Passage to read:
The Albemarle Sound-Roanoke River benchmark assessment indicates the striped bass resource is overfished and overfishing is occurring. This is a change from the stock status for these waters in a 2014 assessment that indicated the stock was not overfished and overfishing was not occurring. The change in stock status is likely due to a period of low recruitment (the number of age-0 fish joining the population each year from 2002 to 2017) combined with overfishing. The decline in recruitment is not solely due to fishing. Environmental factors, such as river flow, water quality, and blue catfish (an invasive species) may be impacting spawning success and need further study. Following a rigorous external peer review process, the assessment has been approved for use for management purposes.
There is no stock status determination for the Central Southern Management Area, comprised of the Tar-Pamlico, Neuse, and Cape Fear rivers. Continuous stocking efforts and lack of natural recruitment in these waters prevent the use of traditional stock assessment techniques. The Central Southern Management Area Stock Report is a collective documentation of all the data collected, all management efforts, and all major analyses completed for these river stocks.
The report also serves as a record of completed research efforts with implications for fishery management and as a guide for future research based on results and identified data gaps. It evaluates the likelihood of successful population rebuilding under various simulations of stocking and fishery management strategies such as different harvest levels and size limits. Tagging studies in the Cape Fear River showed a consistent decline in striped bass abundance estimates from 2012 to 2018 despite a no possession regulation since 2008.
The Division of Marine Fisheries and the Wildlife Resources Commission are reviewing the data to determine what management measures should be implemented for 2021 by a revision to Amendment 1. Additionally, the Division of Marine Fisheries and Wildlife Resources Commission are developing Amendment 2 to the N.C. Estuarine Striped Bass Fishery Management Plan.

Entries provided:
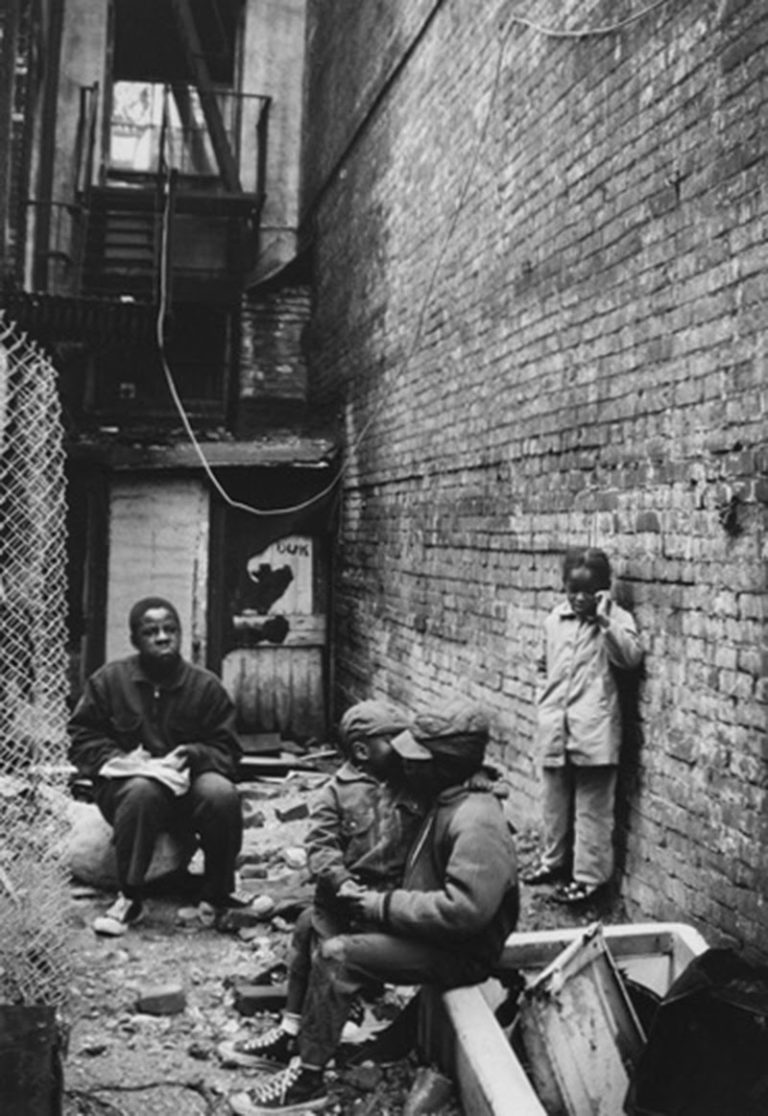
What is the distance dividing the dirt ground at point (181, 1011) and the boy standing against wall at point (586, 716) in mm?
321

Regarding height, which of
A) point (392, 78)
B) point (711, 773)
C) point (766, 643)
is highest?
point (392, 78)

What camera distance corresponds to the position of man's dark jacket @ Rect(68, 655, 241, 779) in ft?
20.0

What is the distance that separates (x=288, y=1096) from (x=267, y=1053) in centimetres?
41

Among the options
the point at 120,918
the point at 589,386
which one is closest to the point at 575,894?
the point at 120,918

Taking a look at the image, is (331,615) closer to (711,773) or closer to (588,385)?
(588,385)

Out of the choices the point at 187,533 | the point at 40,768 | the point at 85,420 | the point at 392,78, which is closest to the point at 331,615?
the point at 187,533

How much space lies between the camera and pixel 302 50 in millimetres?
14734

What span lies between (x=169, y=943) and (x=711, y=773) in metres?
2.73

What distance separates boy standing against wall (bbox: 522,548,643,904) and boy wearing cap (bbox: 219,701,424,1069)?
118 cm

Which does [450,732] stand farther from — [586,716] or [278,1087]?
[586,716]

* * *

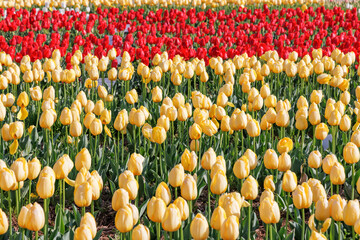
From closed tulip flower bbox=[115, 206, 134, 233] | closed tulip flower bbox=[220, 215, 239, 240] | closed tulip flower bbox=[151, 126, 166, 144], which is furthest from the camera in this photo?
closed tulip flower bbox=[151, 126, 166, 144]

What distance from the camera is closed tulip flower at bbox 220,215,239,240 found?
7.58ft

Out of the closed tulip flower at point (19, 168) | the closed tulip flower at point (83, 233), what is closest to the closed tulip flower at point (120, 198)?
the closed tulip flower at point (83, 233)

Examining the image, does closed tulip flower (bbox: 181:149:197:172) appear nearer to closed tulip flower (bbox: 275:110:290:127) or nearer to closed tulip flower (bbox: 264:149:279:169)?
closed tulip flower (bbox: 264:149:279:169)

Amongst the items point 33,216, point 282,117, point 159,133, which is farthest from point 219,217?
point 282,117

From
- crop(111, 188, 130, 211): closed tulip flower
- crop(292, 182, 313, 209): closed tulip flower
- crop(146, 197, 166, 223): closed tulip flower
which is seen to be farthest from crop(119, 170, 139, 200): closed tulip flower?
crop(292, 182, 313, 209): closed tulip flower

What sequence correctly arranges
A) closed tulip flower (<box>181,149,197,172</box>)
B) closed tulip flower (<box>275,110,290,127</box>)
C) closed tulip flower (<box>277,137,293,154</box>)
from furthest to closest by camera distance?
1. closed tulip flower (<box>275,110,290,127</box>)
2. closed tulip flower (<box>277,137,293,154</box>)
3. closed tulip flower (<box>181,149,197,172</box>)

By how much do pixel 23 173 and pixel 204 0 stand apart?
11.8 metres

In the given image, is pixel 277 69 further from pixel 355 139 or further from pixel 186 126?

What is asked: Please answer from the passage on striped bass stocks above: which invasive species does it name as possibly affecting spawning success?

Problem solution: Blue catfish.